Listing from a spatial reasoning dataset
================================

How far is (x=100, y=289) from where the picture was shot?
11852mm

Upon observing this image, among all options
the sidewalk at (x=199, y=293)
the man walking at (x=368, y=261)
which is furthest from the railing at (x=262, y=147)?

================================

What to produce:
Reproduce the listing above verbatim, line for line, from beginning to end.

Solution to this problem:
How far is (x=100, y=289) from where the picture was shot?
11852mm

Upon observing this image, among all options
the sidewalk at (x=199, y=293)
the man walking at (x=368, y=261)
which is furthest from the railing at (x=262, y=147)?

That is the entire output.